Data extracts Start Marker

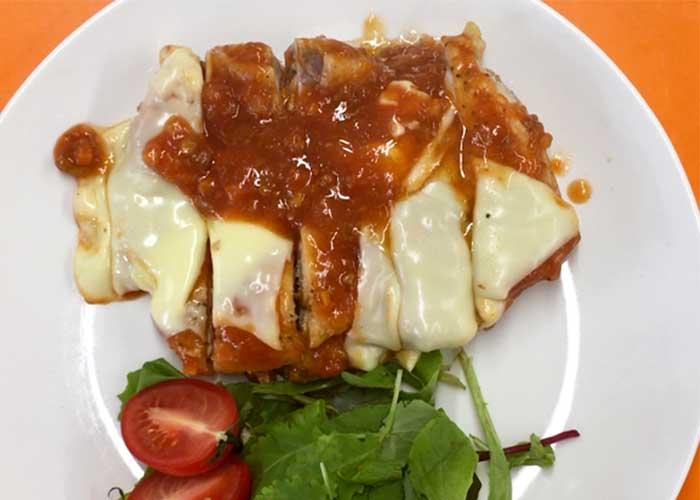 「オーブンにおまかせ!とろけるチーズの鶏もも肉ミート焼」の作り方画像 5枚目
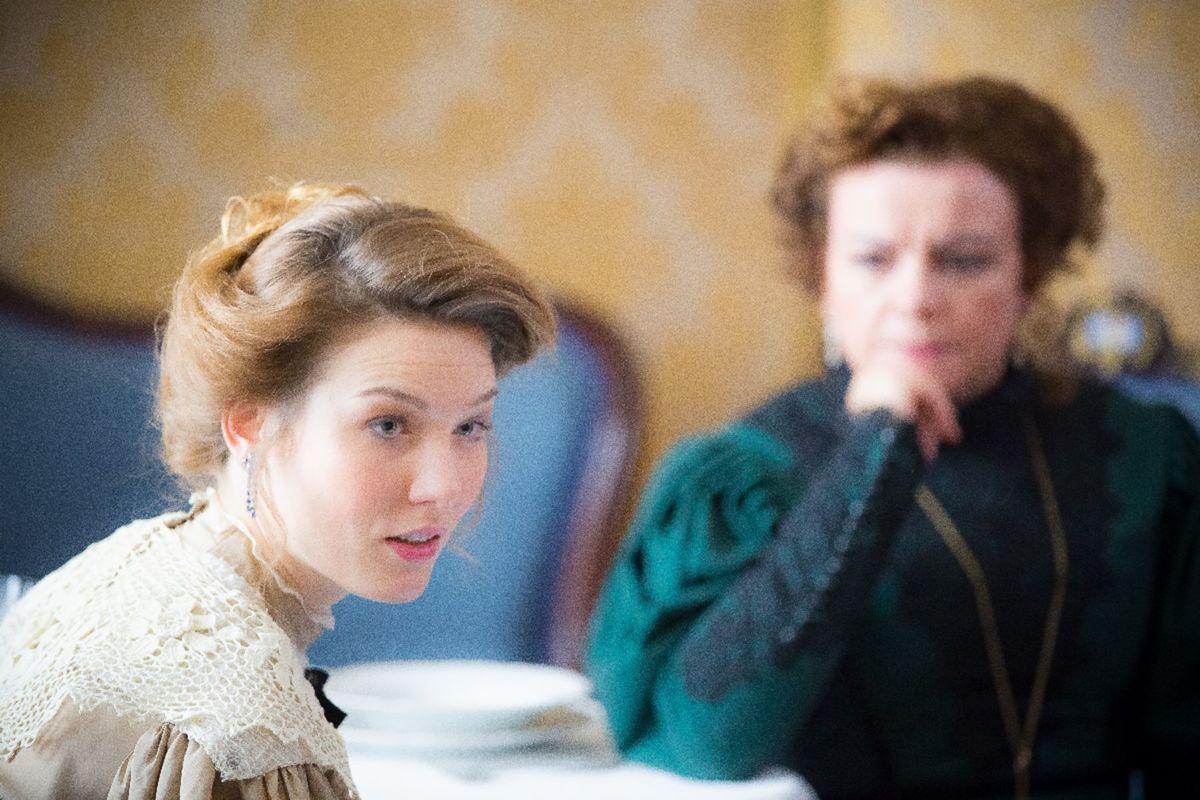 Danica Matušová (vľavo) a Anikó Vargová v seriáli 1890.
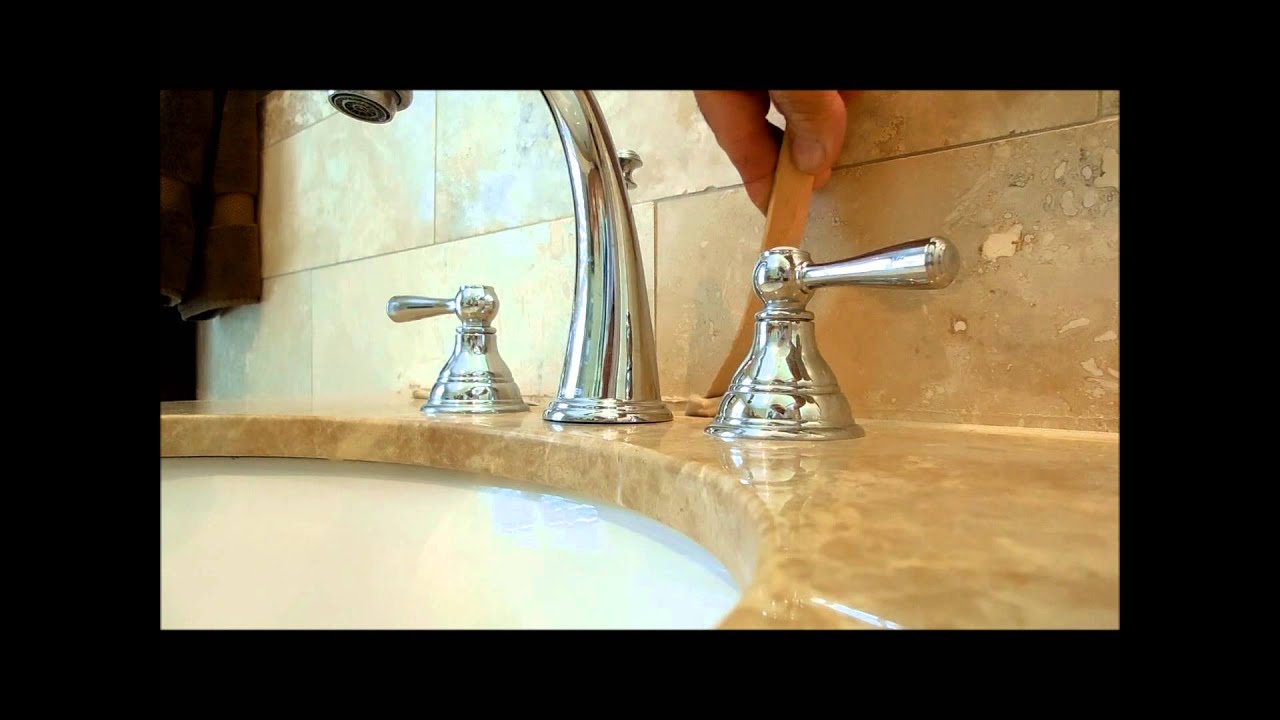 How To Fix , And Re  Caulk A Bathroom Counter Top(Come Sistemare Un Piano  Bagno)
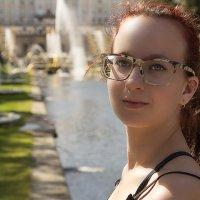 На фоне фонтанов.... :: Сергей Израилев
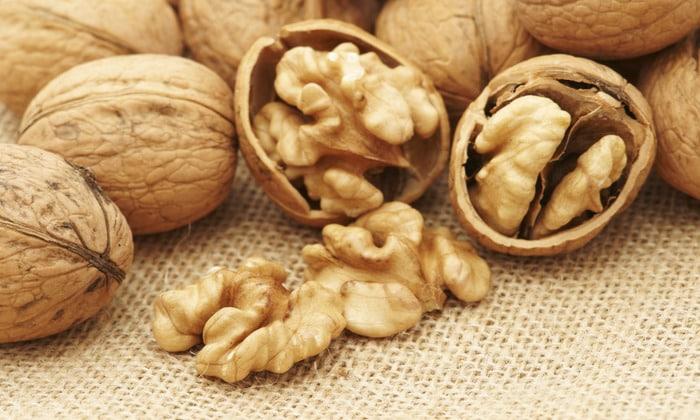 При обострении болезни стоит есть грецкие орехи
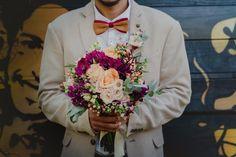 Nada como um traje estiloso para o noivo no casamento de dia, com gravata borboleta e blazer claro com textura. Além da foto inspiradora com o buquê.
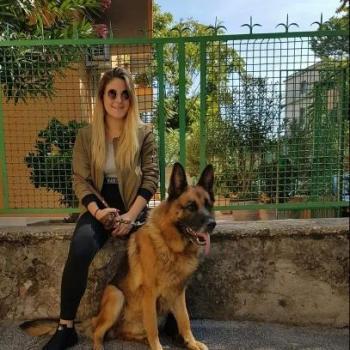 Babysitter Roma: Rebecca
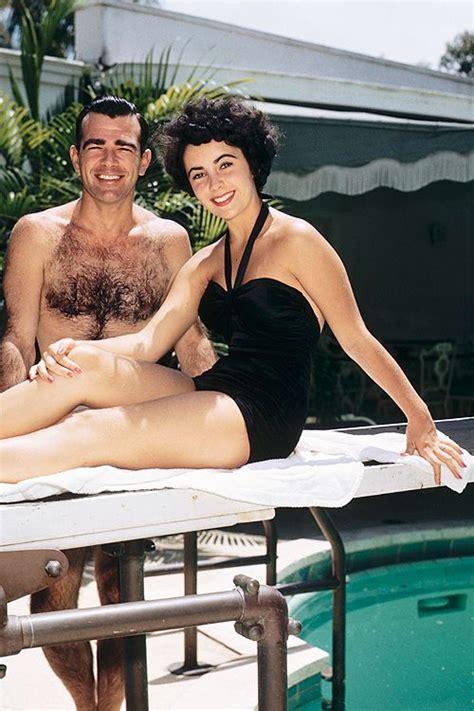beautiful vintage   elizabeth taylor  bathing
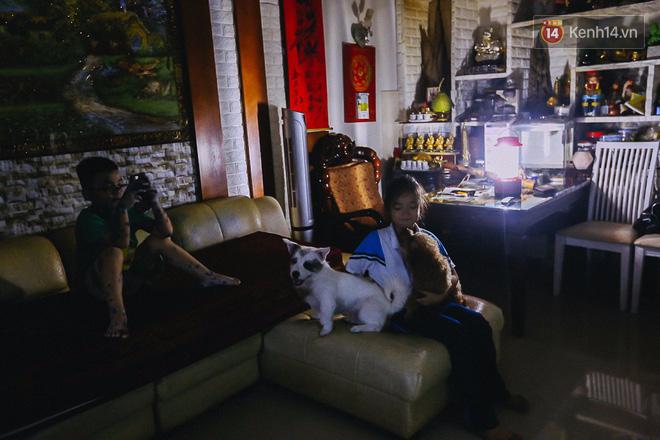 Cuộc sống u tối, lạnh lẽo của những cư dân bám trụ chung cư Carina sau vụ cháy 13 người chết - Ảnh 12.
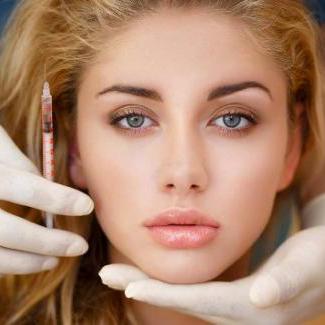 Trattamento enzimatico per lassità cutanea di viso e collo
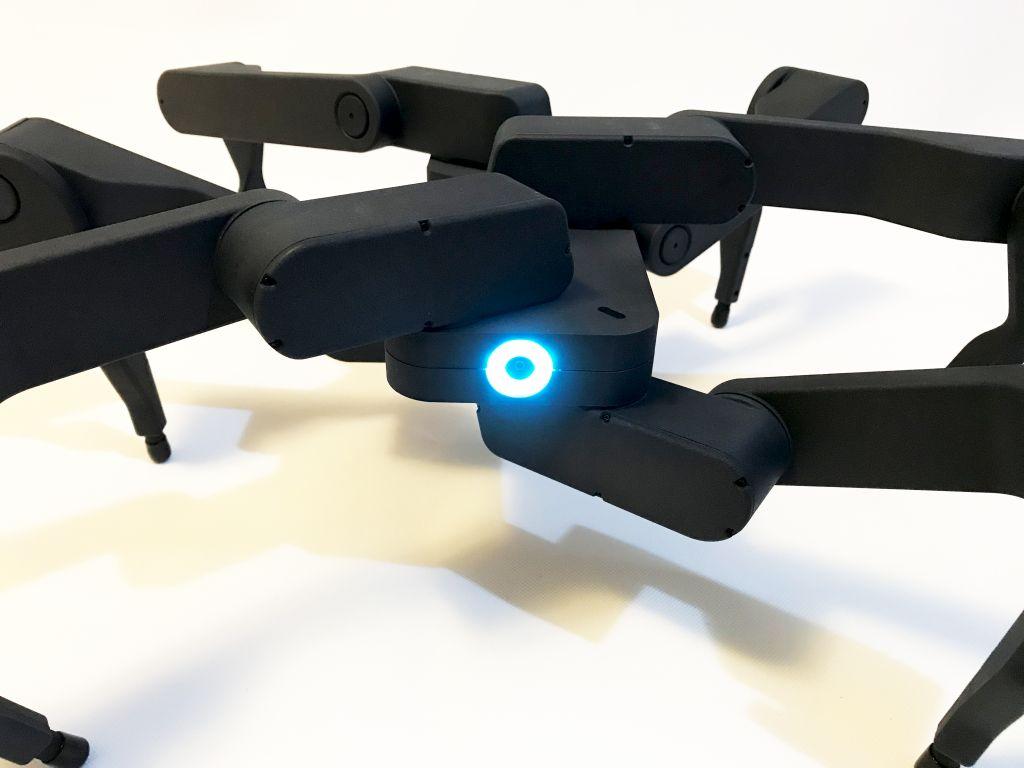 Z6 Robot 1.jpg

Data extracts End Marker

▶ _Work instructions_
Return the listing above in full and unaltered. Keep the pictures out.

▶ _Finished exercise_
 「オーブンにおまかせ!とろけるチーズの鶏もも肉ミート焼」の作り方画像 5枚目
 Danica Matušová (vľavo) a Anikó Vargová v seriáli 1890.
 How To Fix , And Re  Caulk A Bathroom Counter Top(Come Sistemare Un Piano  Bagno)
 На фоне фонтанов.... :: Сергей Израилев
 При обострении болезни стоит есть грецкие орехи
 Nada como um traje estiloso para o noivo no casamento de dia, com gravata borboleta e blazer claro com textura. Além da foto inspiradora com o buquê.
 Babysitter Roma: Rebecca
beautiful vintage   elizabeth taylor  bathing
 Cuộc sống u tối, lạnh lẽo của những cư dân bám trụ chung cư Carina sau vụ cháy 13 người chết - Ảnh 12.
 Trattamento enzimatico per lassità cutanea di viso e collo
 Z6 Robot 1.jpg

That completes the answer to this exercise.